While Pelaez was away, the COVID-19 pandemic arrived in the U.S. with full force. With rumors of an international travel ban into the U.S. from Europe becoming reality, Anderson phoned Pelaez and told her she better hop on a plane as soon as possible or risk not hitting another college-golf shot ever. At that point, South Carolina’s spring season had been postponed, yet the SEC Championships and NCAA postseason remained on the schedule.
“I told myself if this is the last time I’m going to play with my team, then I’m going to come back and try it,” said Pelaez, who quickly boarded a flight to Columbia, first connecting in Miami.
“And as soon as I landed, they canceled everything.”
So, Pelaez got right back on a plane, only not to school but back home. She would spend almost 10 months there.
While Pelaez had initially planned to return for the U.S. Women’s Amateur in August and then head back to campus, travel restrictions and the uncertainty of the Gamecocks’ fall schedule ultimately quashed those plans. Pelaez didn’t want to get on a plane (again) only to come right back (again).
“I think she had a little PTSD from everything that happened,” Anderson said.
So, Pelaez stayed in Spain, where she practiced every day and stayed competitively sharp. She notched a couple of top-3s during the summer and then represented Spain in the European Ladies’ Team Championship. Also, after deciding not to return to campus in the fall, she teed it up in a few pro events, posting a pair of top-3s in those, before winning the Copa Andalucia last month.

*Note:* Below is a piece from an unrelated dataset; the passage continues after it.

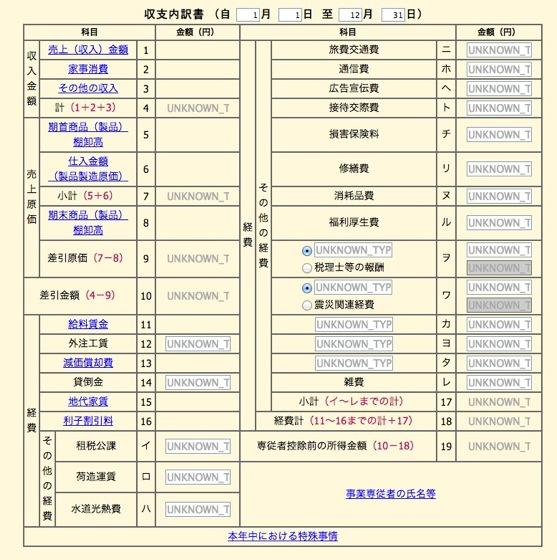 Kakuteishinkoku 20130129 001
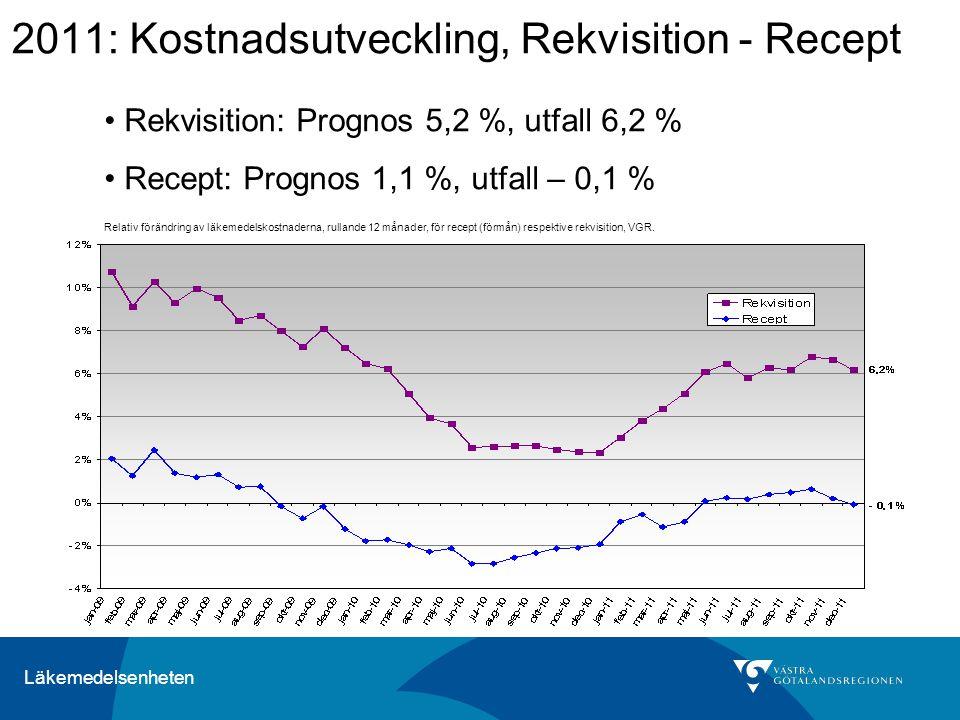 Läkemedelsenheten 2011: Kostnadsutveckling, Rekvisition - Recept Relativ förändring av läkemedelskostnaderna, rullande 12 månader, för recept (förmån) respektive rekvisition, VGR.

“I had a really good season back home,” Pelaez said. “But following my team [during the fall] on Golfstat, feeling kind of jealous like I wanted to be there with them, I was ready to come back.”
Her team was excited to have her. Pelaez arrived back in Columbia for her final semester in late January. She was greeted by several new faces, including All-American transfer Pimnipa Panthong and three freshmen.
“I felt like a freshman again, not gonna lie,” Pelaez said. “There were so many new people. I was like, ‘Are you guys the freshmen or am I the freshman?’”
Added Anderson: “Ana’s got such great energy, so upbeat, so positive – we talked a lot when she was gone, but you just don’t get all that through FaceTime. It’s great to have all that back.”
South Carolina arguably has a much better player back, as well. When Pelaez first flew to Spain last March she was ranked outside of the top 150 in the World Amateur Golf Ranking. She is now No. 25 and has received an invite to play in the Augusta National Women’s Amateur this April.
“She’s a better and mature version of herself,” Anderson said. “She’s looks really, really good and confident in herself.”
Pelaez might’ve tied for third in qualifying for the Moon Golf Invitational, the team’s spring opener held last Sunday-Tuesday in Melbourne, Florida, but she came alive in the tournament. She fired all three rounds under par, including a bogey-free 5-under 67 in the second round. She ended up finishing the same (T-3) as she did in her qualifier, yet this time it was against 17 of the top women’s teams in the country.
South Carolina won the event at 24 under, six shots clear of LSU. Virginia, Florida State and Auburn rounded out the top five. Super sophomore Pauline Roussin-Bouchard shot 13 under and took the individual title by four shots – and she didn’t even count for the Gamecocks the final day. That’s how deep and talented this South Carolina squad is.
And they are even better with Pelaez back in the fold.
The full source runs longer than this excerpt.